McLaren überall besser geworden
Es ist vielmehr so, dass Ferrari seine Möglichkeiten konsequenter nutzt. Und McLaren in dieser Beziehung etwas nachgelassen hat. Beispiel Sotschi, als man einen zweiten Sieg hätte abräumen können oder mindestens Zweiter werden müssen, wenn Norris rechtzeitig auf Regenreifen gewechselt hätte. Zudem verfolgt das Pech den Rennstall. "Nach den zwei bitteren Rennen in Mexiko und Brasilien wäre es schon wichtig gewesen, die Punkte mitzunehmen, die auf dem Tisch lagen. Irgendwann muss das Glück wieder zurückkommen. Solange die theoretische Chance auf den dritten Platz besteht, werden wir weiter kämpfen. Abgesehen davon wollen wir die Saison mit zwei guten Rennen abschließen, um mit einem guten Gefühl ins nächste Jahr zu gehen."
McLaren hat ohne Zweifel den nächsten Schritt gemacht. Das Auto ist besser, die Lücke zu Mercedes und Red Bull kleiner geworden. Man hat sich generell von Alpine und Aston Martin abgesetzt. Dass Ferrari nach einem Pannenjahr 2020 zurückkommen würde, hätte man erwarten können. Da schleppte die Scuderia allein ein Motoren-Defizit von ungefähr 50 PS mit sich herum. Die Italiener haben spürbar nachgebessert, beim Abtrieb aufgesattelt und die Aerodynamik auf höhere Effizienz gebürstet.
Woking legte seinerseits bei der Konstanz der Boxenstopps zu. Auch wenn McLaren diesbezüglich noch ein weiterer Schritt hin zu mehr Schnelligkeit gelingen muss. Dafür muss an den Arbeitsabläufen gearbeitet werden. Und am Equipment weiter aufgerüstet werden. Es ist davon auszugehen, dass McLaren im zweiten Jahr mit dem Mercedes-Motor eine bessere Integration gelingt.

-=-=-

Beantworte anhand des Texts über McLaren:
1. Bei welchem Rennen hätte McLaren einen zweiten Sieg holen können?
2. Wie groß war Ferraris Motoren-Defizit im Jahr 2020 ungefähr?
3. Wobei hat Woking bei den Boxenstopps zugelegt?
Die folgende Auflistung ist eigenständiges Material und gehört nicht zum Text über McLaren.

• **GESAMMELTE DATEN**

-=-=-

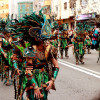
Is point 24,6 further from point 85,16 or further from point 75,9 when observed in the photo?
point 85,16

-=-=-

• **LÖSUNG**
1. In Sotschi
2. Ungefähr 50 PS
3. Bei der Konstanz